We also acknowledge that several of the novel putative AD genes may have been erroneously prioritized because they are in the same locus with RAD genes. This concern is unlikely noting that there are several instances where a genetic association peak includes multiple genes that may have a possible functional role in AD (e.g., the MS4A gene cluster [8]). Although one of our novel AD genes, CR2, is located close to CR1, which is an unambiguous RAD gene given its robust replication in GWAS and effect on deposition of neuritic amyloid plaque [63], CR2 is also an intriguing AD candidate gene because it has been shown to regulate hippocampal neurogenesis [63]. Thus, our findings suggest that our approach will aid in predicting truly multiple AD-related genes at a locus, however additional biological evidence may be required in some instances to make this distinction.

Previous AD studies have implicated inflammation and immune response genes, but we did not observe enrichment for these pathways when incorporating only GWAS scores in the analysis.
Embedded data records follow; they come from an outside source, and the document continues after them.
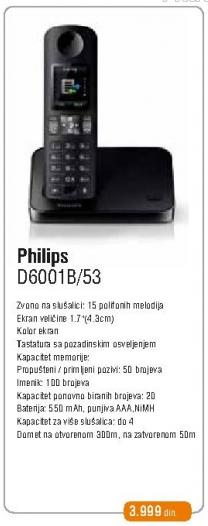 Bežični telefon D6001b/53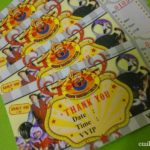 Emily2U Freebie Giveaway #26 - Win VIP Tickets to the Great British Circus (Ipoh)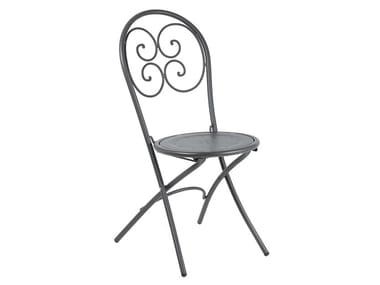 Sedia da giardino pieghevole in acciaio PIGALLE | Sedia pieghevole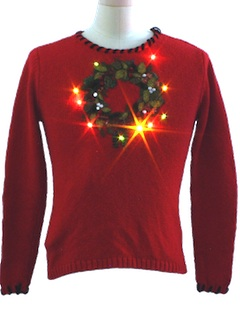 1980's Unisex/Childs Ugly Lightup Christmas Sweater
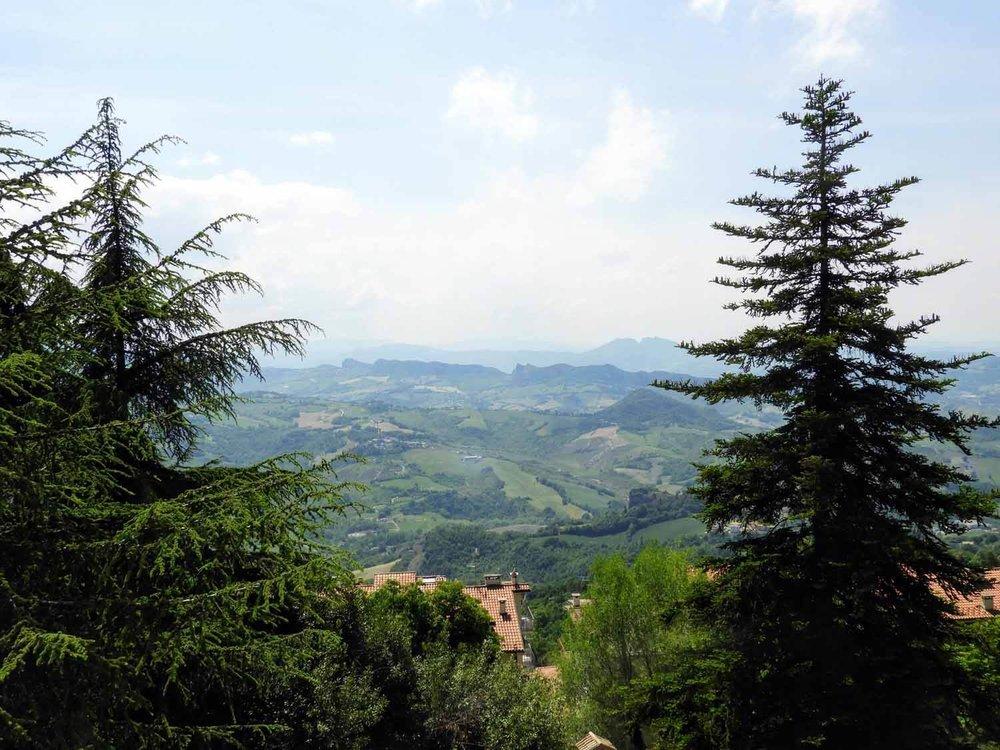 san-marino-micro-nation-mountain-top-view-cedar-italy.jpg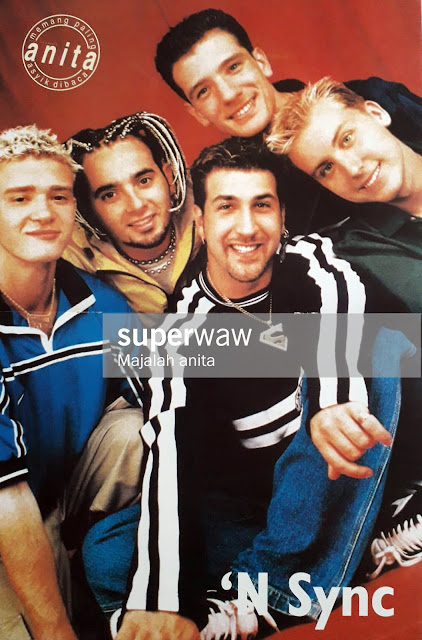 POSTER 'N SYNC
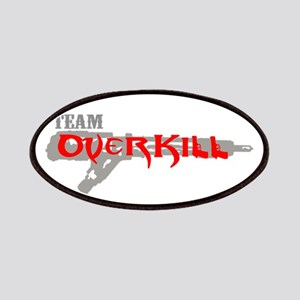 Team Overkill Patches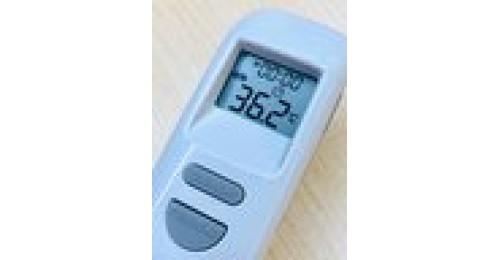 1-Health2 2合1 紅外線溫度計
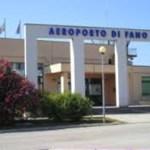 """""""Gli amministratori comunali di Fano pronti a fornire ogni informazione utile su Fanum Fortunae"""""""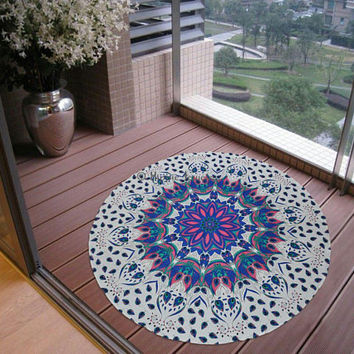 Mandala Round Tapestry Purple Wall Hanging Beach Throw Towel Yoga Mat Psychedelic Boho Decor, Plain, with pom pom or tassel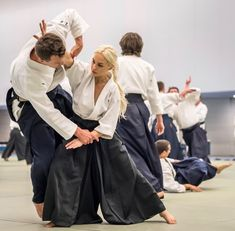 The Journey to Black Belt – Aikido Journal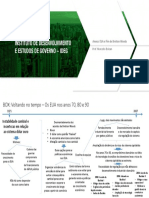 [1]anexo-8-eua-e-fim-de-bw-junto8595.pdf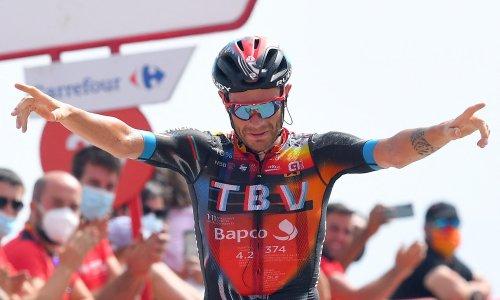 Damiano Caruso shines in mountains as Primoz Roglic extends Vuelta lead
However, these and other recognized AD-related pathways emerged after applying our network re-prioritization method (Table 6) suggesting that incorporation of network data can help minimize discrepancies in predictions across different genetic datasets. On the other hand, other well-established AD-related pathways, including cholesterol metabolism and endocytosis, were not detected by our approach. Further inspection of the results revealed, for example, that enrichment for the cholesterol homeostasis pathway is not significant when applying GSEA to the genetic data only (FWER p = 1). This pathway as defined in the Molecular Signatures Database (MSigDB) is very broad and contains many genes that are weakly associated with AD which consequently diminish the enrichment of the set. The evidence for this pathway is greater in the analysis using only network scores (FWER p = 0.18), which indicates our method still improves the detection of cholesterol homeostasis. Even pathways such as HDL-mediated lipid transport that were enriched in analyses considering only genetic data (largely due to the strong signal from APOE) were not ranked highly by our network diffusion algorithm because RAD genes such as APOE are ignored to minimize bias.

Although merging of multiple databases to obtain a very highly connected network is a requirement for the diffusion algorithm to work properly, our approach offers several advantages in comparison to other network-based approaches including biological transparency, ease of integration with a variety of GWAS methods, and the ability to balance data-driven statistics and biological prior probabilities. The extensive simulations we conducted provide a general basis for further establishing the practicality of genetic and network-based integration. Our network methodology was developed with the goal of accommodating known complications of genetic analysis.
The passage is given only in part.